Each course is made up of about 50 HD (1920x1080) videos, and I'm finding all of these apps to be sluggish and crash-prone when dealing with large video components, even on a very high-performance machine.

I'm wondering if anyone has had a similar experience and if there's another authoring tool, even a manual-code option, that might be a better way to go. Thanks!

8 Replies
Brian Hendrix

You might solve your problem by putting them on a video hosting service instead of embedding them.

In any case, you could also consider using a tool like Camtasia. It can package videos as SCORM objects.

You could download a trial version and see if it does the trick.

If you just want something free which can create SCORM packages you could try this:

Wall Street Prep

Thanks Brian,

Would love to be able to embed from Vimeo/Youtube, but unfortunately I'm creating for a client who doesn't allow access to video hosting services :( ... 

Have you used Camtasia before for something like this? I explored that option a bit, but it seemed it was made more for exporting single videos as SCORM vs gathering 40/50 large MP4s and packaging them as one course? I should've added in my original post that the table of contents produced by tools like Presenter or Captivate is also a requirement... There does need to be some clickable TOC/navigation so users can see where they're at. 

Brian Hendrix

Let me get back with you on that after I give it a try. Camtasia is on the laptop back at home.

I normally use markers in a single video to indicate different items in the TOC but I need to make sure it also allows multiple videos.

The lag that you are mentioning though is probably not an issue with Storyline or Captivate.
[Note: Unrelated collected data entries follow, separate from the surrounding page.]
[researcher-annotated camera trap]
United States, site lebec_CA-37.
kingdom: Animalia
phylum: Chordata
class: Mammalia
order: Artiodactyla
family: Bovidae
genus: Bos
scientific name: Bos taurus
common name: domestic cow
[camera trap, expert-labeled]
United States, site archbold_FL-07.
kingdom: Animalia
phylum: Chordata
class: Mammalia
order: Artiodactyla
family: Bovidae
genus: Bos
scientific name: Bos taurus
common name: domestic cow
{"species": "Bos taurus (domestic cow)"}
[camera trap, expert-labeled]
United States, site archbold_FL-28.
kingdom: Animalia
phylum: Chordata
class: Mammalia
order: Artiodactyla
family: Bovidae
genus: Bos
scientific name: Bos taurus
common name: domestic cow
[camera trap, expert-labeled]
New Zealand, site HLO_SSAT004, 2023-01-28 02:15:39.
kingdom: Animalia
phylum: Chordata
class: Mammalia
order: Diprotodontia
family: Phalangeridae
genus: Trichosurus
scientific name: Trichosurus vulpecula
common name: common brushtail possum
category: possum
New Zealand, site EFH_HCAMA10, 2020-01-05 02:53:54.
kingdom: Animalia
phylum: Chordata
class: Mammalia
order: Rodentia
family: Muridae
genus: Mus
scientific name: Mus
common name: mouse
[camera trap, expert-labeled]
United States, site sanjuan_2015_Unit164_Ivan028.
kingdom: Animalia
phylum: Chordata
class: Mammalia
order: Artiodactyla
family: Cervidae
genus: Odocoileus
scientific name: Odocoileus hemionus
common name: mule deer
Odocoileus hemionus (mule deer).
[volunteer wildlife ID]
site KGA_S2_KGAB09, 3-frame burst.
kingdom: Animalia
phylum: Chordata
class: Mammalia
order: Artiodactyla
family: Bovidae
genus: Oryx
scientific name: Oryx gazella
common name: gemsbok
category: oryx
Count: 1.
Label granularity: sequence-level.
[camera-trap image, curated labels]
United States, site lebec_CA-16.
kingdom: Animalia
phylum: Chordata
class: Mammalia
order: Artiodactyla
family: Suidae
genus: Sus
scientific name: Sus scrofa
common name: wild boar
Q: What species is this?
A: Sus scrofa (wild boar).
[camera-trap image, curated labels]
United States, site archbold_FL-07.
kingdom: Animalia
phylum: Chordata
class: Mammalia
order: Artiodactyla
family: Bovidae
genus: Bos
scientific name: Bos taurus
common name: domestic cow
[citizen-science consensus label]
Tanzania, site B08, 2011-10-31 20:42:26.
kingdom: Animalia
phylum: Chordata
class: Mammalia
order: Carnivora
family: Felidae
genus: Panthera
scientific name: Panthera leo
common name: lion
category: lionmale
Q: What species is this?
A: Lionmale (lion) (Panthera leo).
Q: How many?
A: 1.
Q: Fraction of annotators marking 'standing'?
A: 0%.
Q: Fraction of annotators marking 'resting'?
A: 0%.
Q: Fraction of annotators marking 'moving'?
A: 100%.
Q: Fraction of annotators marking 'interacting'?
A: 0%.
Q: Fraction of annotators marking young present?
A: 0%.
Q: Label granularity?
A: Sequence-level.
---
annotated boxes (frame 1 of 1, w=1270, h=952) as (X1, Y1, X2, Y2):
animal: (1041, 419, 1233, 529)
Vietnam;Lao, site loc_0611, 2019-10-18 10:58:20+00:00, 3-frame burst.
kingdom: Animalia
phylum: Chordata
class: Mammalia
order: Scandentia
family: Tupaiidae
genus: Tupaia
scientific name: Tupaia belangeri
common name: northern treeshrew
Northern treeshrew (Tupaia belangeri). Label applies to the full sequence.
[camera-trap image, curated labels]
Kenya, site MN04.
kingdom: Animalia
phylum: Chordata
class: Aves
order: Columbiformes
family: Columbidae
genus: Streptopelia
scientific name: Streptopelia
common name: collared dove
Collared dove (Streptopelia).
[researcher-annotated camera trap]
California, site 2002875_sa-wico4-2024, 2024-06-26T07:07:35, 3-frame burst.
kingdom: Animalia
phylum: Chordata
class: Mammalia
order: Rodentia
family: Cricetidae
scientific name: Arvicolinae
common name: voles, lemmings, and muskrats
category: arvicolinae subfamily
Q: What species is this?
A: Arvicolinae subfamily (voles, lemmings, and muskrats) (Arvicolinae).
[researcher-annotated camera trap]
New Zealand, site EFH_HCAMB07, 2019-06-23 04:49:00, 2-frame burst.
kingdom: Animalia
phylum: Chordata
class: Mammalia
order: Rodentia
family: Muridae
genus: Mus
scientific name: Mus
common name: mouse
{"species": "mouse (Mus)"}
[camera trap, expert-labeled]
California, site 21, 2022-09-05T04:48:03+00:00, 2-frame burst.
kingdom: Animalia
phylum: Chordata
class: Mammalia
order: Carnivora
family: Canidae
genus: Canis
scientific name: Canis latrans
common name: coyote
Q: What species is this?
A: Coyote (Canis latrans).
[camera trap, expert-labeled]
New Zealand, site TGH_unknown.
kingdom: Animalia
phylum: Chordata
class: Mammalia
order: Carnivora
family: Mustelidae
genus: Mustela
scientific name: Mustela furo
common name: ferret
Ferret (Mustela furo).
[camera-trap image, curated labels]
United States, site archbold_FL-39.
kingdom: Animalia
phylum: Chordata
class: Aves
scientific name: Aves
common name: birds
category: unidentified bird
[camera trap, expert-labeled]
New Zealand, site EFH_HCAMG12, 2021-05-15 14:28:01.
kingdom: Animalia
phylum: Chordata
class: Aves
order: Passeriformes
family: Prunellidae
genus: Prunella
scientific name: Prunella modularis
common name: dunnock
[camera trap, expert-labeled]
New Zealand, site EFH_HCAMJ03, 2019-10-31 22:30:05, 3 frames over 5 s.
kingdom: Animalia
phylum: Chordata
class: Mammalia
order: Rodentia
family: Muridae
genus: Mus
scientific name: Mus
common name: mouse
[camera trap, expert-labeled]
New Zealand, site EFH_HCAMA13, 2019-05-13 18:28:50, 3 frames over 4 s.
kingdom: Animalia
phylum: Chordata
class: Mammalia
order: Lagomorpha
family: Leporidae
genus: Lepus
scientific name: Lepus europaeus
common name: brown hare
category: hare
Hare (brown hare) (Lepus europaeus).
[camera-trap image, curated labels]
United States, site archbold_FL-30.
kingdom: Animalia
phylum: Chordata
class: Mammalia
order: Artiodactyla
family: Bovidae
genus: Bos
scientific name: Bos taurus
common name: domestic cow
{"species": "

You may be running up against some bandwidth and hardware issues because essentially you are attempting to stream video from the LMS.

Would getting them to allow a private video hosting service through the firewall be an option?


Brian Hendrix

Well Camtasia packages each video as an individual SCORM package so that won't do the trick by itself.

You could try generating each video as an individual SCORM package (in Storyline) and then use Simple SCORM Packager (  to combine them. That might allow each video to stream individually as the SCORM objects are accessed. That might work.

Brian Allen
Scott McCarthy

Each course is made up of about 50 HD (1920x1080) videos, and I'm finding all of these apps to be sluggish and crash-prone when dealing with large video components, even on a very high-performance machine.

My experience in working with any of these authoring tools, including Camtasia, is that loading this much video into one "course" will result in instability of the app.  It seems to be just a little more than what they're designed for.

If your client will not support streaming from youtube or vimeo, it's possible that they have an internal server that the videos can be loaded and served from. If so, that would allow you to use a tool like Storyline and load each video into a web object. Then you can use Storyline's tracking to require 50% of the videos have been viewed, etc.

Here's more info on web objects...

Brian Allen

I would also question if the videos need to be full HD...  Most modern monitors display a max resolution of 1920x1080, and if the player takes up any of that space (along with the operating system taskbar, etc.) then there is no way that the videos are being displayed to the end user in full HD, unless they're being popped out of the player in some way.

Compressing the videos to something smaller, even 720P, would cut down on a bit of the file size, as well as make pre-loading easier on the user end. 

In all reality, even 720P is probably over doing it a little...  I would probably consider reducing the frame size and file size of the videos.